A word of advice for the Prime Minister: The French don’t actually wear berets. If you sport one on the Left Bank, you will look odd.

It’s possible Justin Trudeau and his staff already know that the traditional Basque caps, donned by Gallic impersonators the world over, are not the stuff of everyday Parisian dress.

Then again, the PM’s record leaves room for doubt.

He left Thursday for a nine-day trip to three countries: first stop, Peru for the Summit of the Americas; then on to France for an official visit; and then the United Kingdom for a Commonwealth meeting. (He’ll be stopping in Ottawa between Lima and Paris to convene with the premiers of Alberta and B.C. about the Trans Mountain pipeline.)

Routine stuff for most governments. But not this one.

The PM’s last jaunt abroad was – there’s no other way of putting it – an embarrassing failure. In India in February, he appeared to lack any real agenda or serve any national purpose. He drifted between tourist sites staging photo ops designed for a domestic audience, and was embarrassed when his wife and a member of his cabinet were photographed with a convicted Sikh separatist gunman at an official event in Mumbai.

The trip’s enduring image was of Mr. Trudeau dressed in traditional Indian garb while his hosts greeted him in demure black suits. It all gave the impression that, in foreign affairs, Mr. Trudeau can be callow and superficial.
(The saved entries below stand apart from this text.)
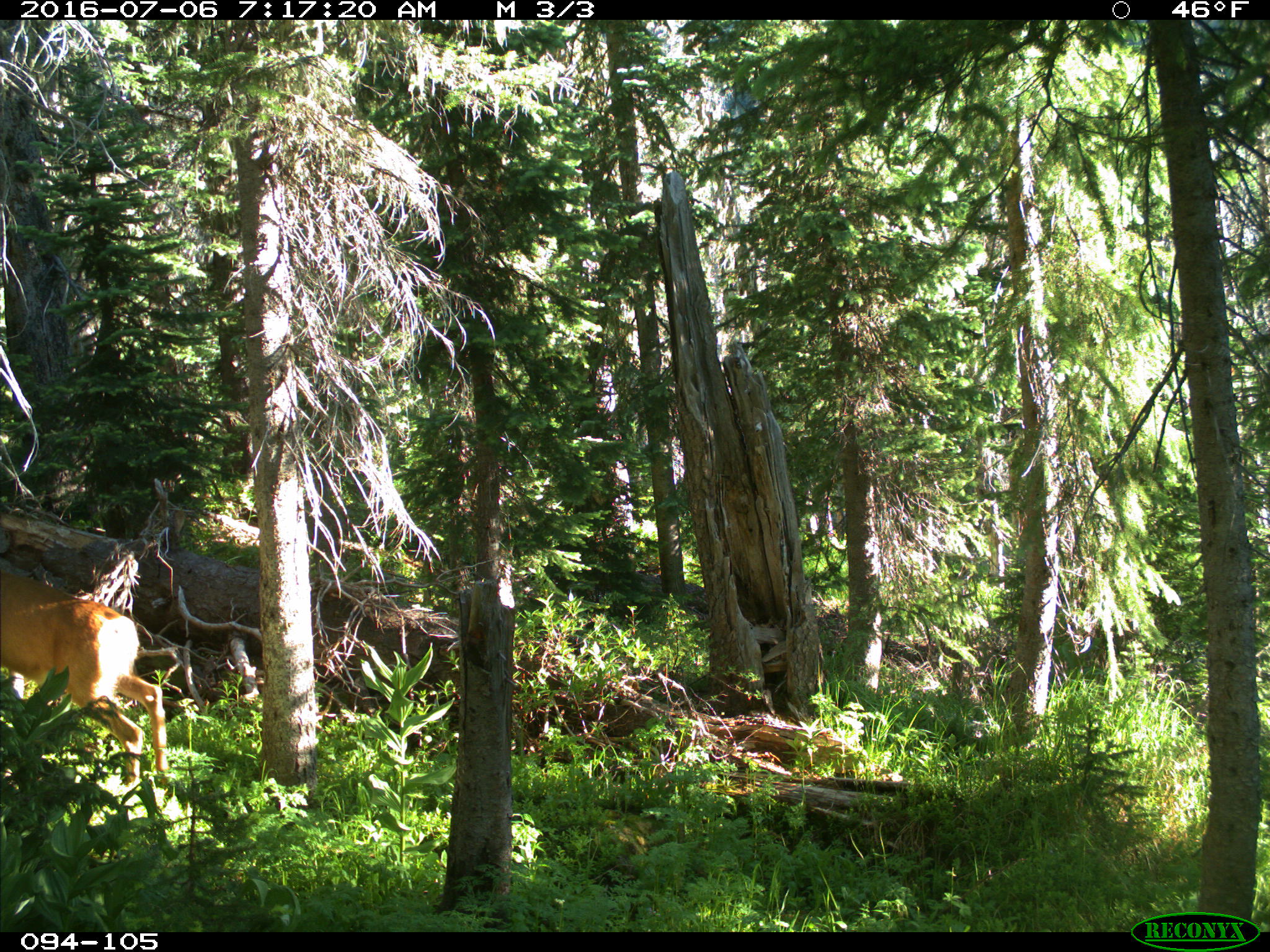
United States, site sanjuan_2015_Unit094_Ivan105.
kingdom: Animalia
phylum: Chordata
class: Mammalia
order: Artiodactyla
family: Cervidae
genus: Odocoileus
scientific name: Odocoileus hemionus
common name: mule deer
This time around, the PM should be able to avoid the same pitfalls. Two of the trip’s three legs are for scheduled international confabs, and he won’t be in any one country for more than a few days, so he’ll be busy.

In Lima and Peru, the agendas will be clear, centering on the meat-and-potatoes issue of global trade: within the western hemisphere, and among Commonwealth nations post-Brexit, respectively.

Mr. Trudeau and the youthful French President Emmanuel Macron will also have plenty to talk about: innovation policy, counterterrorism, peacekeeping in Africa.

If the PM sticks to his knitting, this promises to be a much more fruitful trip than his last one. Still, a word to the wise: In London, only palace guards wear those tall, furry hats.